Изменить размер шрифта - +
Старшим приходилось поневоле идти к законоучителю… Затем случилось, что тотчас после первого дня исповеди виновники шалости были раскрыты. Священник наложил на них эпитимью и лишил причастия, но еще до начала службы три ученика были водворены в карцер. Им грозило исключение…

 

Это произвело в нашей среде сильное впечатление.
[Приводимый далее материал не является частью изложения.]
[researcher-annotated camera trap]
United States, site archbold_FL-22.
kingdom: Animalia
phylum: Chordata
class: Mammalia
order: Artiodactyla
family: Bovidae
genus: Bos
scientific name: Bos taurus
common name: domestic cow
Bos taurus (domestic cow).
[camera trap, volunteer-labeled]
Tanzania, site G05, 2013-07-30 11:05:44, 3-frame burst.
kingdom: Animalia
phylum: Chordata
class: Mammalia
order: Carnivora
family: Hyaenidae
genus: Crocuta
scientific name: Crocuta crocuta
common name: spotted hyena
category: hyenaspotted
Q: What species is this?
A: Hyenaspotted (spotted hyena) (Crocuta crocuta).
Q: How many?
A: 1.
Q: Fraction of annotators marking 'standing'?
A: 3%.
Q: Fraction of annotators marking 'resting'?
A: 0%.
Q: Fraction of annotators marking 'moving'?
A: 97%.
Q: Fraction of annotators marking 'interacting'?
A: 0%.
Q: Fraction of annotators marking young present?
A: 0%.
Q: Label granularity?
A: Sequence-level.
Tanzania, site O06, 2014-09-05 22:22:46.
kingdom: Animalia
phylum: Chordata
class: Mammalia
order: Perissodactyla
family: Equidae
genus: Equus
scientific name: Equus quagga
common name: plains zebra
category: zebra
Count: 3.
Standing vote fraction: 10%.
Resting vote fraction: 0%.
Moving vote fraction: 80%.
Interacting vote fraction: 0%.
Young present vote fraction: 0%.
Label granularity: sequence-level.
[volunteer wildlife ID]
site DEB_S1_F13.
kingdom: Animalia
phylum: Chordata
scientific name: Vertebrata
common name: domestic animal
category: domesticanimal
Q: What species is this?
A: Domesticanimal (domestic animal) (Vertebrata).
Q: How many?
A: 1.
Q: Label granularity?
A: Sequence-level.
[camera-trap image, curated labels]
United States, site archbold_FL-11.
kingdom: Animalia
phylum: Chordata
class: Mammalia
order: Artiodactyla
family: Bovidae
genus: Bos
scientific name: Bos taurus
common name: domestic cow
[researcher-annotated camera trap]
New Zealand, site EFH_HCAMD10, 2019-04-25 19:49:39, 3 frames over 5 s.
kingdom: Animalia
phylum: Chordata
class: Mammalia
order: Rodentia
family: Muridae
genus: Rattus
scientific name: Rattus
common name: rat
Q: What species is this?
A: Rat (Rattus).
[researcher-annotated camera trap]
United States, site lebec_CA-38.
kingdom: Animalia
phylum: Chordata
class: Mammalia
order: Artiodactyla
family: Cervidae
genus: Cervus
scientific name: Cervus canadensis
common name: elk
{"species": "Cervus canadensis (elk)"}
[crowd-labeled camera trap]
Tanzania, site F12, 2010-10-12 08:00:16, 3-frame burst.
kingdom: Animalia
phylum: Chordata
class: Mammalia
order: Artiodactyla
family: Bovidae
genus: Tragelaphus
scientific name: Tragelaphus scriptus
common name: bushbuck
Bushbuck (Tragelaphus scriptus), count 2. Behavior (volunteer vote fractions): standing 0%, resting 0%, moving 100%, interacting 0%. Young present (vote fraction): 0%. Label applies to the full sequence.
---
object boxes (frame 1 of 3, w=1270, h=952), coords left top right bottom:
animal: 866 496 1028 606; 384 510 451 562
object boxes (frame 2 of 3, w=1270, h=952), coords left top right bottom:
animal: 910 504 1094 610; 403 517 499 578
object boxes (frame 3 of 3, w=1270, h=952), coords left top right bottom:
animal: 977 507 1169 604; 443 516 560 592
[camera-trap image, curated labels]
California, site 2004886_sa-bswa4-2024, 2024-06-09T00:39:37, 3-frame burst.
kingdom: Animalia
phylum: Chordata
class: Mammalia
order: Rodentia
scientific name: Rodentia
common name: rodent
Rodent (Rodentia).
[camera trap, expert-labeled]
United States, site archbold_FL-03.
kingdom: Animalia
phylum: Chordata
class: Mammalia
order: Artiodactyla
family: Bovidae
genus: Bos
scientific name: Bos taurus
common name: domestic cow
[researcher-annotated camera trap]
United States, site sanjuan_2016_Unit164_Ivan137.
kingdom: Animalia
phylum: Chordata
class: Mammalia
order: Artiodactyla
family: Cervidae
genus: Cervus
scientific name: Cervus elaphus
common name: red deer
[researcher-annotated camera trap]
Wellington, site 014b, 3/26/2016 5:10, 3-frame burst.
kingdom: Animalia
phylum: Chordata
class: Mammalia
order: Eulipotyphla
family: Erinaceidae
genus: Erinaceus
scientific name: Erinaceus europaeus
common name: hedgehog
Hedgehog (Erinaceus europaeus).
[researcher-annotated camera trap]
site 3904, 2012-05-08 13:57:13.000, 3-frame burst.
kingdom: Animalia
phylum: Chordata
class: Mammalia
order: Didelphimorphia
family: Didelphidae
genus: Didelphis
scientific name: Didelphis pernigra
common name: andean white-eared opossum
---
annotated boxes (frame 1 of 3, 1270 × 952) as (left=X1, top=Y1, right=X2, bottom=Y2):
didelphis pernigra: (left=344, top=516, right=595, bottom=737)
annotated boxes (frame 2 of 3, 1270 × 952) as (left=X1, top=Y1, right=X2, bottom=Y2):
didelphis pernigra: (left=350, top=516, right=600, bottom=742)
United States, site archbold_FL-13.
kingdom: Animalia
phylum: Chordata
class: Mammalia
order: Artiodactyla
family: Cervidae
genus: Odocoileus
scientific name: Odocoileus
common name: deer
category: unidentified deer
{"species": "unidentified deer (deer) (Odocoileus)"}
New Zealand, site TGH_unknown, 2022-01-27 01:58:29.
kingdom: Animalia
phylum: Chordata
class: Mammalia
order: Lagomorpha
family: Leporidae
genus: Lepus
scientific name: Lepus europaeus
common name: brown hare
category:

Явилось подозрение, что законоучитель выдал тайну исповеди.

 

На следующий день предстояло исповедываться шестому и седьмому классам. Идя в церковь, я догнал на Гимназической улице рыжего Сучкова.

 

– Слышал? – спросил он у меня. Он был взволнован, и я сразу понял, что так занимает его.

 

– Да, – ответил я. – Но можно ли быть уверенным, что это именно протоиерей?..

 

– Положим. А можно ли быть уверенным, что это не он?

 

Я представил себе непривлекательно – умное лицо священника – обрусителя… Шалость дрянная… Протоиерей больше чиновник и педагог и политик, чем верующий пастырь, для которого святыня таинства стояла бы выше всех соображений… Да, кажется, он мог бы это сделать.

 

– Я… не уверен, – ответил я на вопрос Сучкова.

 

– Я… тоже. А можно ли раскрывать душу, когда… нет даже такой уверенности? Я не могу.

 

– Я тоже… Но тогда?

 

Возникал тяжелый вопрос: в священнике для нас уже не было святыни, и обратить вынужденную исповедь в простую формальность вроде ответа на уроке не казалось трудным. Но как же быть с причастием? К этому обряду мы относились хотя и не без сомнений, но с уважением, и нам было больно осквернить его ложью. Между тем не подойти с другими – значило обратить внимание инспектора и надзирателей. Мы решили, однако, пойти на серьезный риск. Это была своеобразная дань недавней святыне…

 

Никогда, кажется, в жизни я не приступал к исповеди с таким волнением. Это было перед вечерней. В церкви желтые огни свечей как бы спорили с сумерками, расплывавшимися в тонкой мгле от ладана. Справа за аналоем сидел отец Крюковский. У него была больная печень, и желчное страдание виднелось во взгляде его маленьких глаз, которыми он внимательно окидывал подходивших. А невдалеке, высокий и бледный, с добрым скуластым лицом, на котором теплилось простодушное умиление, другой священник, Баранович, принимал малышей, накрывая их епитрахилью, и тотчас же наклонялся с видом торжественного и доброго внимания.

 

Как я завидовал в эту минуту малышам, и как мне хотелось подойти к этому доброму великану и излить перед ним все настроение данной минуты вплоть до своего намерения солгать на исповеди.

 

Но меня уже ждал законоучитель. Он отпустил одного исповедника и смотрел на кучку старших учеников, которые как-то сжимались под его взглядом. Никто не выступал. Глаза его остановились на мне; я вышел из ряда…

 

Лицо у меня горело, голос дрожал, на глаза просились слезы. Протоиерея удивило это настроение, и он, кажется, приготовился услышать какие-нибудь необыкновенные признания… Когда он накрыл мою склоненную голову, обычное волнение исповеди пробежало в моей душе… «Сказать, признаться?»

 

Но это было мгновение… Я встретился с его взглядом из-под епитрахили. В нем не было ничего, кроме внимательной настороженности духовного «начальника»… Я отвечал формально на его вопросы, но мое волнение при этих кратких ответах его озадачивало. Он тщательно перебрал весь перечень грехов. Я отвечал по большей части отрицанием: «грехов» оказывалось очень мало, и он решил, что волнение мое объясняется душевным потрясением от благоговения к таинству…

 

«Разрешение» он произнес смягченным голосом.